[Ваше задание]:
Извлеките из отрывка о первых самолетах Туполева дословный фрагмент от слов «В конструировании аэросаней» до слов «жесткостью, чем гладкие.» включительно.

[Фрагмент текста]:
_ _ _ _ _ _ _
К тому же на первых порах процент брака на Кольчугинском заводе, осваивающем производство дюраля, был настолько высок, что и речи не могло быть об использовании его в самолетостроении. Лишь позже, когда заводская технология оказалась отработанной, это время пришло.
В конструировании аэросаней опыт Архангельского был незаменим. На первом же образце вместе с Туполевым он пришел к выводу, что корпус из дюраля будет обладать требуемой прочностью только в том случае, если обшивку сделать гофрированной, поскольку гофрированные листы из любого металла обладают большей жесткостью, чем гладкие.
Тем временем Туполев начал строить свой первый самолет. Помогали ему в этом сотрудники АГО, которым он руководил. АГО было специальным подразделением ЦАГИ и расшифровывалось как авиационный отдел с гидроавиационным подотделом, на базе которого впоследствии выросло прославленное туполевское ОКБ. АГО в 1925 году был преобразован в АГОС [Авиация, гидроавиация, опытное самолетостроение].
Первый туполевский самолет АНТ-1 разительнейшим образом отличался от гигантских туполевских бомбардировщиков и пассажирских лайнеров, которые привыкли мы видеть сегодня. Это был крохотный одноместный самолетик, иначе говоря, авиетка смешанной конструкции - из металла и дерева. Размах крыла всего 7 метров, длина аэроплана - 5, мотор мощностью в 35 лошадиных сил - меньше, чем у "Запорожца". Но с этого АНТ-1, который взлетел в небо 21 октября 1923 года, и начинается славная династия самолетов туполевского ОКБ. После АНТ-1 наступила очередь АНТ-2. Его дебют в небе состоялся 26 мая 1924 года. Самолет опять-таки был небольшим, двухместным пассажирским. Но в нём уже была реализована на практике мечта цаговцев о цельнометаллическом самолете.
_ _ _ _ _ _ _
[Набор записей]:
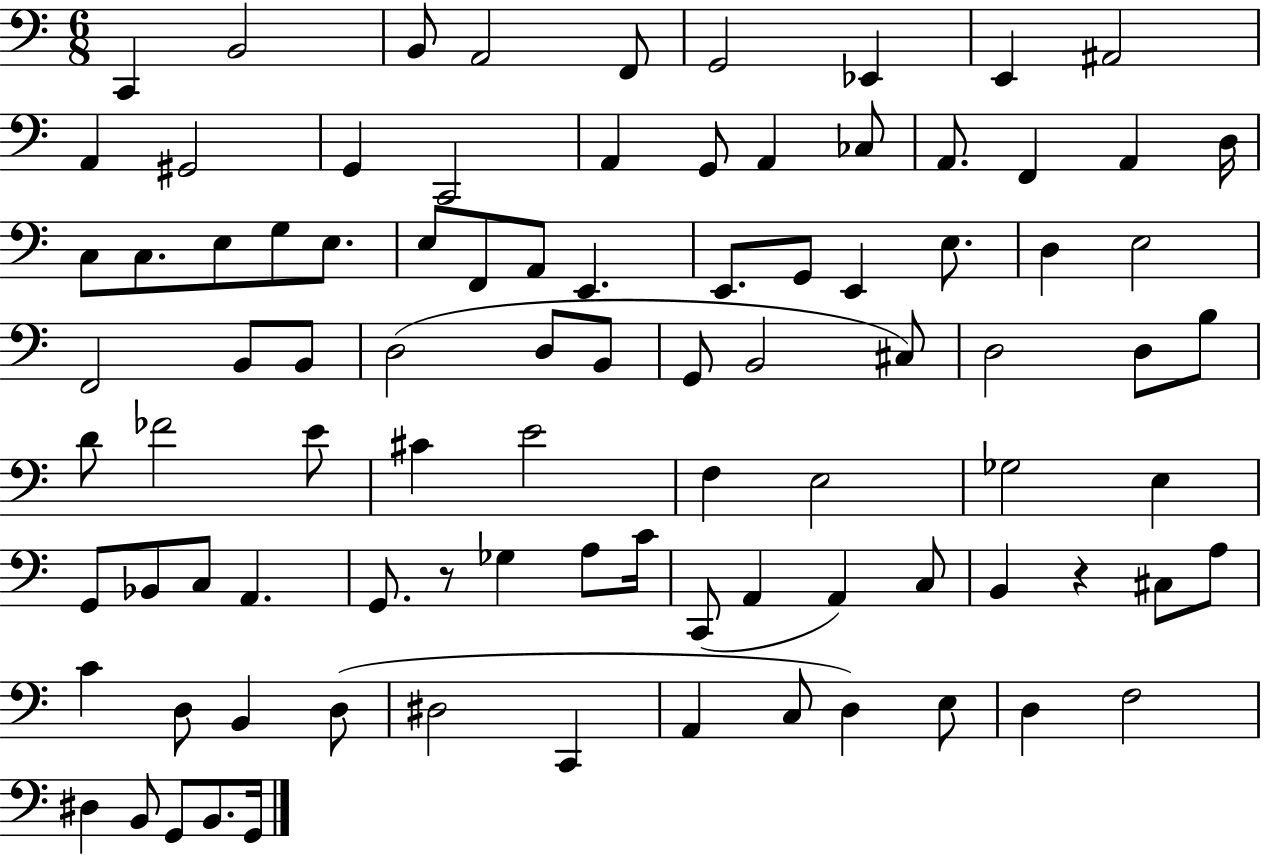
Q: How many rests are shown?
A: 2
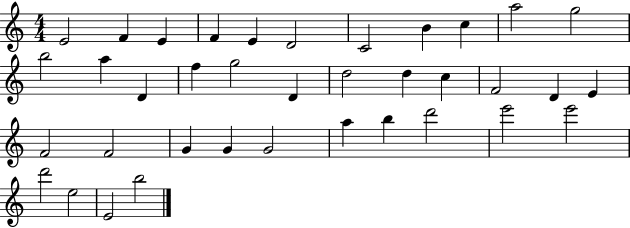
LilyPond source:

{
  \clef treble
  \numericTimeSignature
  \time 4/4
  \key c \major
  e'2 f'4 e'4 | f'4 e'4 d'2 | c'2 b'4 c''4 | a''2 g''2 | \break b''2 a''4 d'4 | f''4 g''2 d'4 | d''2 d''4 c''4 | f'2 d'4 e'4 | \break f'2 f'2 | g'4 g'4 g'2 | a''4 b''4 d'''2 | e'''2 e'''2 | \break d'''2 e''2 | e'2 b''2 | \bar "|."
}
_ _ _ _ _ _ _
[Выполненное задание]:
В конструировании аэросаней опыт Архангельского был незаменим. На первом же образце вместе с Туполевым он пришел к выводу, что корпус из дюраля будет обладать требуемой прочностью только в том случае, если обшивку сделать гофрированной, поскольку гофрированные листы из любого металла обладают большей жесткостью, чем гладкие.